For the most part I don’t mind my day job. It wasn’t my dream to sit at a desk for most of the day but it pays the bills and most days I don’t have to take any work home. My personal life and my professional lives generally stay separate. I’ve been fortunate enough to sleep peacefully not needing to worry about work.
At the first of this year, though, things changed drastically. My employer closed my office location to consolidate with the larger one across town. It was a massive, exhausting undertaking.
On top of the much, much, much longer commute to and from the office, all of a sudden pretty much everything that could have gone wrong did go wrong. It’s sort of amusing and sort of “is this their way of showing me I’m not wanted?”
On day one in the new building, my computer monitors decided they didn’t like the move and quit working. I was also locked out (twice) because-although it had been requested-security took their sweet time activating my key card. This meant I had to walk around the outside of the building to the front door and beg to be let in. (If I didn’t have a Fitbit counting my steps, this wouldn’t have been quite as amusing.)

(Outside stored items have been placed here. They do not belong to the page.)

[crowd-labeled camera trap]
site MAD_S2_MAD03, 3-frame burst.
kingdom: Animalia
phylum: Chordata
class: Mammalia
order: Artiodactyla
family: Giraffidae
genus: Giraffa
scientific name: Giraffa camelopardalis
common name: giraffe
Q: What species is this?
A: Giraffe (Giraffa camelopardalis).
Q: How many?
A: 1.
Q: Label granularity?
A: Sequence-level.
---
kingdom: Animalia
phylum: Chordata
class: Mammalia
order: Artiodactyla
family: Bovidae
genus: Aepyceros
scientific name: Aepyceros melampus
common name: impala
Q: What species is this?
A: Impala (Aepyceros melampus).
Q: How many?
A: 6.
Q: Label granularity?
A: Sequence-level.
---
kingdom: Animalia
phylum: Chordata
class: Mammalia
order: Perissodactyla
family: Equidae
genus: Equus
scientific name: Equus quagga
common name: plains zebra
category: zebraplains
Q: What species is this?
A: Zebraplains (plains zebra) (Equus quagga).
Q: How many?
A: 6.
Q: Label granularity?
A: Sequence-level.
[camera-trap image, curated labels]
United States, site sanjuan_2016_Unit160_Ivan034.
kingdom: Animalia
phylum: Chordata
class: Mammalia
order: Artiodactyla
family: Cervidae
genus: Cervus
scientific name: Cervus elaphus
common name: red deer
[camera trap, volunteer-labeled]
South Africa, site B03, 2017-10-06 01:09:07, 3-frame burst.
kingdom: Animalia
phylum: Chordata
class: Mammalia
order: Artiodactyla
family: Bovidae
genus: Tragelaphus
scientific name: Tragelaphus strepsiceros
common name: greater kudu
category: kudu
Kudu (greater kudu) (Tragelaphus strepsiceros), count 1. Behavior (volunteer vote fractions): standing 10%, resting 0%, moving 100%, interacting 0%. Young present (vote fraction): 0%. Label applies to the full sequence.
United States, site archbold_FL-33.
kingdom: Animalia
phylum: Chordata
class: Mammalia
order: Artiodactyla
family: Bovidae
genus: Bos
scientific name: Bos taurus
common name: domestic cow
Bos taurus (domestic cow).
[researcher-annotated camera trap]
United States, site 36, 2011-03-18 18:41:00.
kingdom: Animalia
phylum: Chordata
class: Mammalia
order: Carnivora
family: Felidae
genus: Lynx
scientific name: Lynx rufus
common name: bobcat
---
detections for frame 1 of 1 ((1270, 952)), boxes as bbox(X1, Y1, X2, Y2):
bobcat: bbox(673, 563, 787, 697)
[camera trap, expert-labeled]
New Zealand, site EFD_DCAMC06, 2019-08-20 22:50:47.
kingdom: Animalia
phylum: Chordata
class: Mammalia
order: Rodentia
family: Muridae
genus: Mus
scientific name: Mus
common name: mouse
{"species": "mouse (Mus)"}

Inexplicably the issues kept happening: Someone stole my office chair for their own use not realizing that it wasn’t an extra. A totally different someone decided to remove the temporary dividing wall to my office. So, up until a day ago there was still a gaping hole that looked like a tornado had ripped it off. (Bizarre!)
The very worst of it came when I discovered that HR had not renewed my health insurance as of January 1st. I was in the process of trying to use said health insurance at the time. That evening I drove home wondering if they were just planning to lay me off and forgot to tell me. (So far no one has been willing to confirm or deny that theory.)
As you can imagine all this stuff is making it really difficult to do my job and to just focus on doing thing well. I’m beginning to feel like Job of the Old Testament if he had worked in an office in the 21st century.
In fact, I’ve begun to read the Book of Job as a result. The nice thing about Job is that it’s equal parts reality and a dash of “things could be much worse.” I know there are probably millions of people who would kill for a job whether or not they had a chair, a wall, or health insurance. I also know that I could have really suffered through a tornado or boils all over my body.
As a result I really hooked onto the wonderful reminder in Job Chapter 5:
As for me, I would seek God,
and to God would I commit my cause,
9 who does great things and unsearchable,
marvelous things without number:
10 he gives rain on the earth
and sends waters on the fields;
11 he sets on high those who are lowly,
and those who mourn are lifted to safety.
Moral of my story: Don’t focus on the job. Focus on God. He knows what He’s doing.